Texte extrait:
────────────────────────────────────────
La Cour de justice de l’Union européenne, dans une décision préjudicielle, vient préciser l’application du principe de non-discrimination entre les travailleurs à durée déterminée et ceux à durée indéterminée. En l’espèce, une salariée a été employée durant de nombreuses années par le même employeur en vertu d’un contrat à durée indéterminée. Après avoir mis fin à cette relation de travail d’un commun accord, les parties ont conclu un nouveau contrat, cette fois à durée déterminée, pour le même poste. Quelques années plus tard, l’employeur a résilié ce contrat en appliquant un délai de préavis de deux semaines, conformément à une clause du contrat autorisée par la législation nationale pour les contrats à durée déterminée de plus de six mois.
La salariée a saisi une juridiction polonaise en soutenant que cette rupture était discriminatoire. Elle estimait qu’en raison de son ancienneté totale, elle aurait dû bénéficier d’un préavis de trois mois, applicable aux travailleurs en contrat à durée indéterminée. La juridiction de renvoi, constatant que le droit national prévoyait un délai de préavis fixe et plus court pour les contrats à durée déterminée par rapport aux délais variables et potentiellement plus longs pour les contrats à durée indéterminée, a interrogé la Cour de justice. Il s’agissait de déterminer si l’accord-cadre sur le travail à durée déterminée, annexé à la directive 1999/70/CE, s’oppose à une telle réglementation nationale qui établit une différence de traitement pour le calcul du délai de préavis selon la nature du contrat de travail.
────────────────────────────────────────
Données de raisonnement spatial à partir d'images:
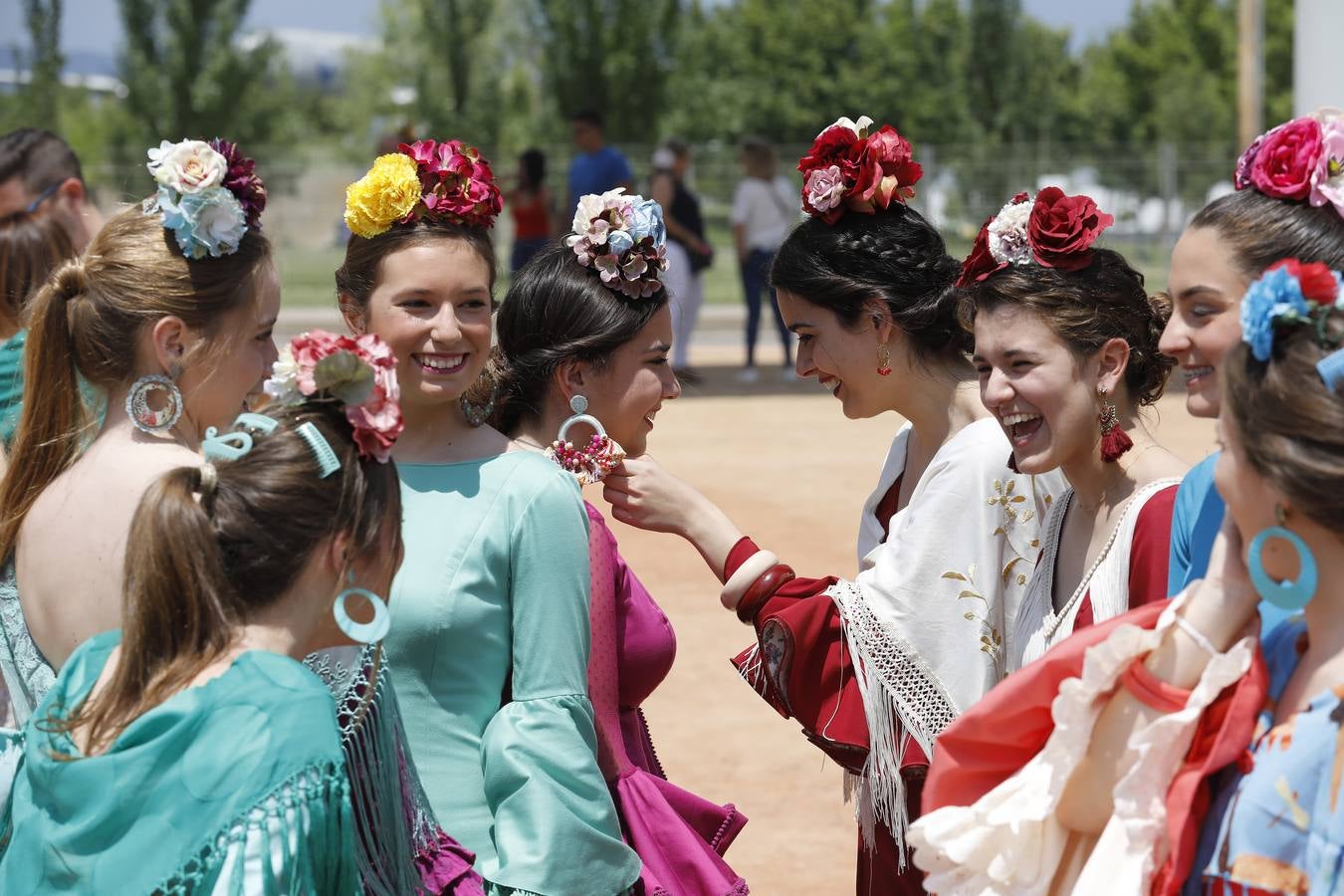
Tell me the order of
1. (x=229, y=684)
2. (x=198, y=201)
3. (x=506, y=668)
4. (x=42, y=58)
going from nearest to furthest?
(x=229, y=684), (x=506, y=668), (x=198, y=201), (x=42, y=58)

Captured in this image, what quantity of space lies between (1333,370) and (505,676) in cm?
152

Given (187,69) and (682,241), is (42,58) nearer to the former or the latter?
(187,69)

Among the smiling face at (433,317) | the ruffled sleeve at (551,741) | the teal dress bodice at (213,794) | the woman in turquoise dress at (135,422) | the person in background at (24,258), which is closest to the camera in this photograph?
the teal dress bodice at (213,794)

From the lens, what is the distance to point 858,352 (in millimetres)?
3611

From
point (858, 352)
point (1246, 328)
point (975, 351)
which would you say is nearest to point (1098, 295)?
point (975, 351)

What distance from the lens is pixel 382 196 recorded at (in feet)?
10.2

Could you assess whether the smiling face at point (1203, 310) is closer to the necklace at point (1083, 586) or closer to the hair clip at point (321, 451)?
the necklace at point (1083, 586)

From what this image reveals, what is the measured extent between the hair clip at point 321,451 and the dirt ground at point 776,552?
2.06 metres

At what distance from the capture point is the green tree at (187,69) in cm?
3089

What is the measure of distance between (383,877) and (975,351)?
1.56 meters

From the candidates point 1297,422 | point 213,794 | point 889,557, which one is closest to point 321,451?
point 213,794

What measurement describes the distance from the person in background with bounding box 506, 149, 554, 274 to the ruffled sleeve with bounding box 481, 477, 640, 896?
1227 centimetres

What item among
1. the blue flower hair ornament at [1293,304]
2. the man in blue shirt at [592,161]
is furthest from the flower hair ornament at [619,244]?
the man in blue shirt at [592,161]

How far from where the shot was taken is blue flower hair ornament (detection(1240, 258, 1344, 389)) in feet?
6.46
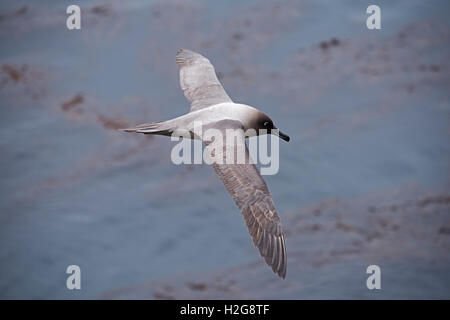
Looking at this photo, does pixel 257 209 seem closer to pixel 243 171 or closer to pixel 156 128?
pixel 243 171

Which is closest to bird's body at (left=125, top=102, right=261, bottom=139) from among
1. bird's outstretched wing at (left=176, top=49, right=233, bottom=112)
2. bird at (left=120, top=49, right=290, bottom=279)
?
bird at (left=120, top=49, right=290, bottom=279)

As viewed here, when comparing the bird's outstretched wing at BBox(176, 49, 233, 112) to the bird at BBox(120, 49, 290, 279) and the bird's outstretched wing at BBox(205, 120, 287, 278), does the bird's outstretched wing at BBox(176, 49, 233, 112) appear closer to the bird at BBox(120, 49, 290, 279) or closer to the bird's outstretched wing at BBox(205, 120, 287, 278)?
the bird at BBox(120, 49, 290, 279)

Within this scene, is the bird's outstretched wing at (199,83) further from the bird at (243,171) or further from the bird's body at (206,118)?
the bird's body at (206,118)

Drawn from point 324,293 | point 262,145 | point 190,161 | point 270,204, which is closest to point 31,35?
point 190,161

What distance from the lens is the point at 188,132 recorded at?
879 cm

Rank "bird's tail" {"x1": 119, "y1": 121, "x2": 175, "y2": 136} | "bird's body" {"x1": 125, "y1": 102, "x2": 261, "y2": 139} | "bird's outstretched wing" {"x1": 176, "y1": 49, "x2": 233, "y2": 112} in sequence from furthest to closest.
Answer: "bird's outstretched wing" {"x1": 176, "y1": 49, "x2": 233, "y2": 112} < "bird's body" {"x1": 125, "y1": 102, "x2": 261, "y2": 139} < "bird's tail" {"x1": 119, "y1": 121, "x2": 175, "y2": 136}

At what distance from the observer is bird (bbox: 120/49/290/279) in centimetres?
833

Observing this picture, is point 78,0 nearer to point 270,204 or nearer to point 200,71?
point 200,71

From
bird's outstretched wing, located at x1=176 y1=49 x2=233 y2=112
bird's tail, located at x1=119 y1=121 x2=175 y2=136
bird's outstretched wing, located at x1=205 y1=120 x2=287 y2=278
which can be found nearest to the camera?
bird's outstretched wing, located at x1=205 y1=120 x2=287 y2=278

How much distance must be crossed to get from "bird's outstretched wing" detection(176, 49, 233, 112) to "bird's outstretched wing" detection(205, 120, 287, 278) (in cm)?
134

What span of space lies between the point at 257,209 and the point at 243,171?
0.42m

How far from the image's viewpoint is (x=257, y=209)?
836 cm

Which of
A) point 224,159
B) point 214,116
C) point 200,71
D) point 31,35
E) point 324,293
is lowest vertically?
point 324,293

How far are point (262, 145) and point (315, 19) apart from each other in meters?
4.94
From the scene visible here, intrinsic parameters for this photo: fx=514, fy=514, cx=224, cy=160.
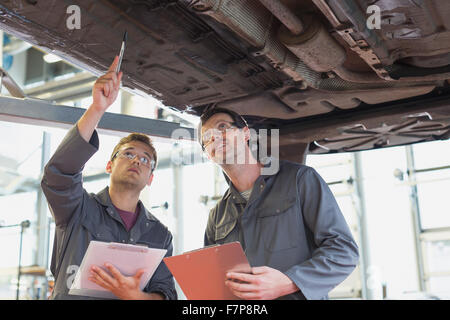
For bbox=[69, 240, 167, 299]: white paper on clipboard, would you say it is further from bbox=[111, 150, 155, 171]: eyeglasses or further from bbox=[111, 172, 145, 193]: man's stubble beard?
bbox=[111, 150, 155, 171]: eyeglasses

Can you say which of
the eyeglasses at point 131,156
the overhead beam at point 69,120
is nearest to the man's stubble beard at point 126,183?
the eyeglasses at point 131,156

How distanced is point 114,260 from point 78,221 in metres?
0.50

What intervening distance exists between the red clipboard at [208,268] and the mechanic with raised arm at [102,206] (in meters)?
0.25

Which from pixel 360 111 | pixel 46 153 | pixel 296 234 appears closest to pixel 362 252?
pixel 360 111

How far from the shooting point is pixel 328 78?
2.69 metres

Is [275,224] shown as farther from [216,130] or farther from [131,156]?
[131,156]

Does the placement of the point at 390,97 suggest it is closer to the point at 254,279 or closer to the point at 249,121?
the point at 249,121

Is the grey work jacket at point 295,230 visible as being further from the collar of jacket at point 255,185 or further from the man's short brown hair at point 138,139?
the man's short brown hair at point 138,139

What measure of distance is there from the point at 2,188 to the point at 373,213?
28.7ft

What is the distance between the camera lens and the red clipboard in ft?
6.07

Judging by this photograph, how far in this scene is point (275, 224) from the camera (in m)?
2.30

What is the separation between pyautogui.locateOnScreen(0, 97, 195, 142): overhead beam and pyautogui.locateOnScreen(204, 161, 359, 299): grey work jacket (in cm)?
66

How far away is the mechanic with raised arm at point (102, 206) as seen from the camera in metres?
2.16

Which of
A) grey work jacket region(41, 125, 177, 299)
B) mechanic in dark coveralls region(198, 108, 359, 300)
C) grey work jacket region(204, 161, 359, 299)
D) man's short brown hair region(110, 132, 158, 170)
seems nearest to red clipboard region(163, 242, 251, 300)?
mechanic in dark coveralls region(198, 108, 359, 300)
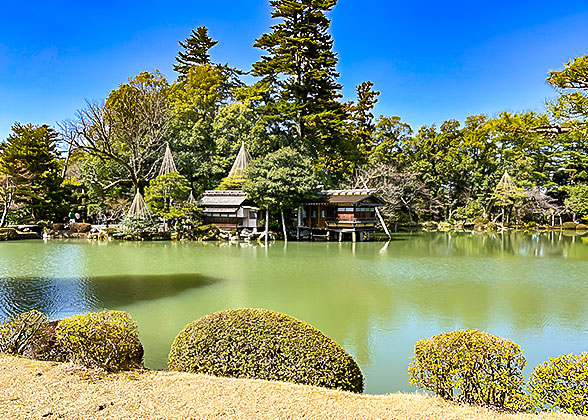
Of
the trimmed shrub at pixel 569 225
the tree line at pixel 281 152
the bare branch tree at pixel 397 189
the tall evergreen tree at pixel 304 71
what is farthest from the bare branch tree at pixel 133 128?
the trimmed shrub at pixel 569 225

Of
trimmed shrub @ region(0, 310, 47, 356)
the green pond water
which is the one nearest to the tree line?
the green pond water

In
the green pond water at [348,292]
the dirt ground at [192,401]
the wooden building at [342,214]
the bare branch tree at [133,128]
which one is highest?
the bare branch tree at [133,128]

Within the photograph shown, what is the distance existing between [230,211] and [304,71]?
42.0 ft

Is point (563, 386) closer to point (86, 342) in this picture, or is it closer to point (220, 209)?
point (86, 342)

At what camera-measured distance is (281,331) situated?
15.0 feet

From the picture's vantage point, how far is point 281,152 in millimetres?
25562

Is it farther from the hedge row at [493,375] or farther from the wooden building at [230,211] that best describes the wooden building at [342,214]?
the hedge row at [493,375]

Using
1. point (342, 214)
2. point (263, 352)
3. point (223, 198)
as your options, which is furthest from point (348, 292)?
point (223, 198)

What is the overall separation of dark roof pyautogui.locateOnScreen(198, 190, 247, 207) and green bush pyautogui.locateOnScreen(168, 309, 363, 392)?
21.6 meters

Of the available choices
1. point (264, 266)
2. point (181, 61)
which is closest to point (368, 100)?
point (181, 61)

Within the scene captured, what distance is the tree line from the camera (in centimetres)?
2828

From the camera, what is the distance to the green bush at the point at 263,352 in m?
4.35

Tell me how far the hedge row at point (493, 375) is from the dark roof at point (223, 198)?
2254 centimetres

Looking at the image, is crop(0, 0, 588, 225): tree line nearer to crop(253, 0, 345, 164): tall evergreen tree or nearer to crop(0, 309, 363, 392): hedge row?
crop(253, 0, 345, 164): tall evergreen tree
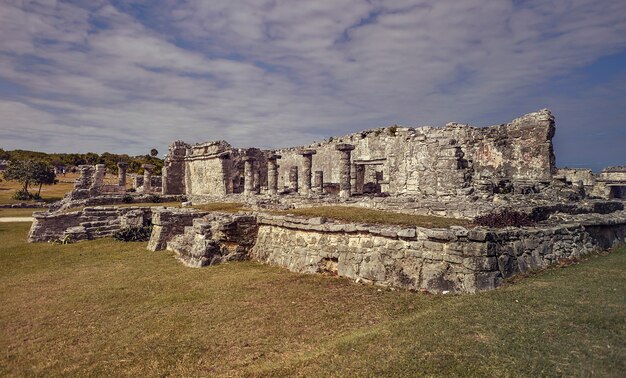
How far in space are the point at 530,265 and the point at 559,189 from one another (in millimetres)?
11402

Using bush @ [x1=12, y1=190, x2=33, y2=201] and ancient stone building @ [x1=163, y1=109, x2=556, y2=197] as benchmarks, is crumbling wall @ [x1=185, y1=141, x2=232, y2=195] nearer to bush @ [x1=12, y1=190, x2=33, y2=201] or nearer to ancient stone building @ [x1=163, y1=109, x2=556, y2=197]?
ancient stone building @ [x1=163, y1=109, x2=556, y2=197]

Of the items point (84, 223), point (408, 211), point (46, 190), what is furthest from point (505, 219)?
point (46, 190)

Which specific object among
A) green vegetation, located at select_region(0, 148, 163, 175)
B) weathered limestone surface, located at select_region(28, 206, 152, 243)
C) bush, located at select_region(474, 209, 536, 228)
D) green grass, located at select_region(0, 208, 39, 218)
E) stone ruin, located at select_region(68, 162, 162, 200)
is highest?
green vegetation, located at select_region(0, 148, 163, 175)

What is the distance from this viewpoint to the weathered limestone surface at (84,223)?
16.8 m

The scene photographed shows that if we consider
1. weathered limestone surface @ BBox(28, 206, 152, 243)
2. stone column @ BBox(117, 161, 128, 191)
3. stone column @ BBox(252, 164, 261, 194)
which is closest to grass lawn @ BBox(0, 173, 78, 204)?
stone column @ BBox(117, 161, 128, 191)

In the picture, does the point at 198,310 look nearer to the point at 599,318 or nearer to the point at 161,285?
the point at 161,285

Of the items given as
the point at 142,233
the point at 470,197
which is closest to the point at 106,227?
the point at 142,233

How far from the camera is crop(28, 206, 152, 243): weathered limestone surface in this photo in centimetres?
1677

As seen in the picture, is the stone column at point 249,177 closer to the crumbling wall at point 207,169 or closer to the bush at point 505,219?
the crumbling wall at point 207,169

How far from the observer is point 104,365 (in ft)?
16.7

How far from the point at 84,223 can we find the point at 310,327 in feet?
49.6

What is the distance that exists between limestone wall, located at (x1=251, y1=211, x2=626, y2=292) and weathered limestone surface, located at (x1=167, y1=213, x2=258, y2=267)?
31.0 inches

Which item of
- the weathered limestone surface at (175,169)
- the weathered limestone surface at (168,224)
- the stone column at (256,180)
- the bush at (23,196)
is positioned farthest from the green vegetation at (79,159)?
the weathered limestone surface at (168,224)

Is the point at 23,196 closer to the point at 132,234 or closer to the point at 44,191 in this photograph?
the point at 44,191
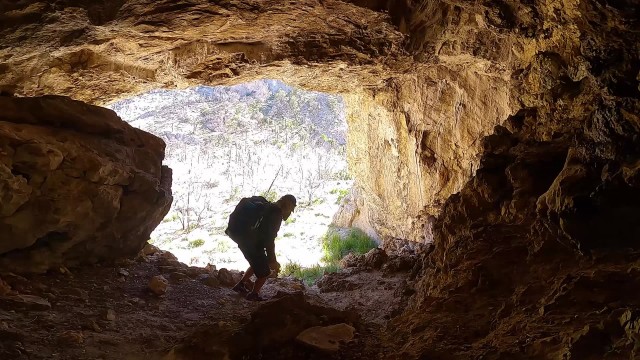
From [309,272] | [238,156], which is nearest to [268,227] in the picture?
[309,272]

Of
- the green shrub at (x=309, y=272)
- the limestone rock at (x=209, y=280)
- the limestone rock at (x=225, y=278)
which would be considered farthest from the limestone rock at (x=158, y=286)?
the green shrub at (x=309, y=272)

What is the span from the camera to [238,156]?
809 inches

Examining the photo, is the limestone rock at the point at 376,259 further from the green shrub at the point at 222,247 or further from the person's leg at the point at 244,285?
the green shrub at the point at 222,247

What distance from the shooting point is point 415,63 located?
6219 millimetres

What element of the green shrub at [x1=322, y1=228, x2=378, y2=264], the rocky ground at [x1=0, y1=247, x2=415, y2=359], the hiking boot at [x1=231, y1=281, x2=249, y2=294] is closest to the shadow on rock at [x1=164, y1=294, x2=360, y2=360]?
the rocky ground at [x1=0, y1=247, x2=415, y2=359]

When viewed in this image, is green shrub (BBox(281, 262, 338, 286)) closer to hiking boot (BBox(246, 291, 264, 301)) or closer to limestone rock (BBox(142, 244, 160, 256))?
limestone rock (BBox(142, 244, 160, 256))

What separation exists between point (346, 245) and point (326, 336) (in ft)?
25.1

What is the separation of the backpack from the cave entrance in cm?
899

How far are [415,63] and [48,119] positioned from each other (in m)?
4.22

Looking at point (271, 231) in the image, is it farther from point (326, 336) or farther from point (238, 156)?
point (238, 156)

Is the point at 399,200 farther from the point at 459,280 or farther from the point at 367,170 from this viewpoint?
the point at 459,280

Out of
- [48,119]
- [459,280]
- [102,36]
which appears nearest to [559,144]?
[459,280]

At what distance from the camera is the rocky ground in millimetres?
3293

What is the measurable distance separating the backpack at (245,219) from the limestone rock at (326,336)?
5.85 ft
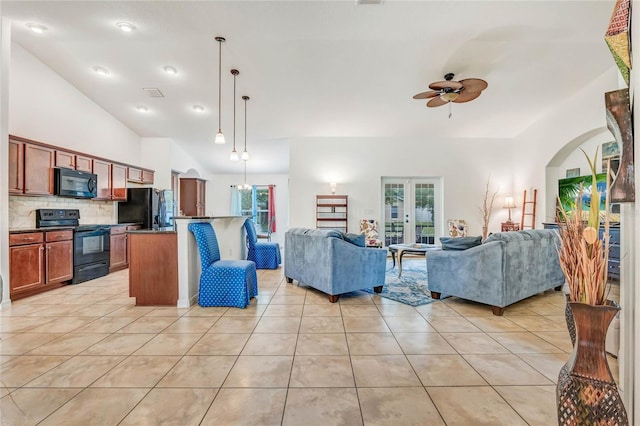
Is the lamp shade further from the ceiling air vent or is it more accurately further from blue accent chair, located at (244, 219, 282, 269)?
the ceiling air vent

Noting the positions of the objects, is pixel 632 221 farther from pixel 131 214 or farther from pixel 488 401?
pixel 131 214

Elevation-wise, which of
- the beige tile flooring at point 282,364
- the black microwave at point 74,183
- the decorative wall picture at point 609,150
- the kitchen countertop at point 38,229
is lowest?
the beige tile flooring at point 282,364

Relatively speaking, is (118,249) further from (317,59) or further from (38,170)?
(317,59)

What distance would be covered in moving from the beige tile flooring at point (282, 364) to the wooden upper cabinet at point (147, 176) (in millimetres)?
3729

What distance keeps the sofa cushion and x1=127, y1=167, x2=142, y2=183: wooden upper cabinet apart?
20.5 feet

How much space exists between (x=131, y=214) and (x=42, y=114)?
2.20m

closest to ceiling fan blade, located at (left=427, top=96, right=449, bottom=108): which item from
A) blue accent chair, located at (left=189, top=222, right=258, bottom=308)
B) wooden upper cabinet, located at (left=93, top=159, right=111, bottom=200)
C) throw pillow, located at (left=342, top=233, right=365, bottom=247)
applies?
────────────────────────────────────────
Consignes:
- 1) Relevez toutes les durées chiffrées mentionnées dans le texte sur le délai de préavis.
- 2) Reprenez la rédaction du texte sur le délai de préavis à partir de sa dernière phrase.

Réponses attendues:
- 1) deux semaines ; six mois ; trois mois

- 2)
À cette question, la Cour répond par l’affirmative. Elle juge que la clause 4, point 1, de l’accord-cadre interdit une réglementation nationale qui prévoit, pour la résiliation des contrats à durée déterminée, un délai de préavis fixe et plus court, sans tenir compte de l’ancienneté, alors que pour les contrats à durée indéterminée, ce délai est fonction de l’ancienneté et peut être plus long, dès lors que les deux catégories de travailleurs se trouvent dans une situation comparable.
Cette solution conduit à examiner la manière dont la Cour étend le principe de non-discrimination aux modalités de rupture du contrat de travail (I), avant d’analyser la sévérité de son contrôle sur les justifications d’une différence de traitement (II).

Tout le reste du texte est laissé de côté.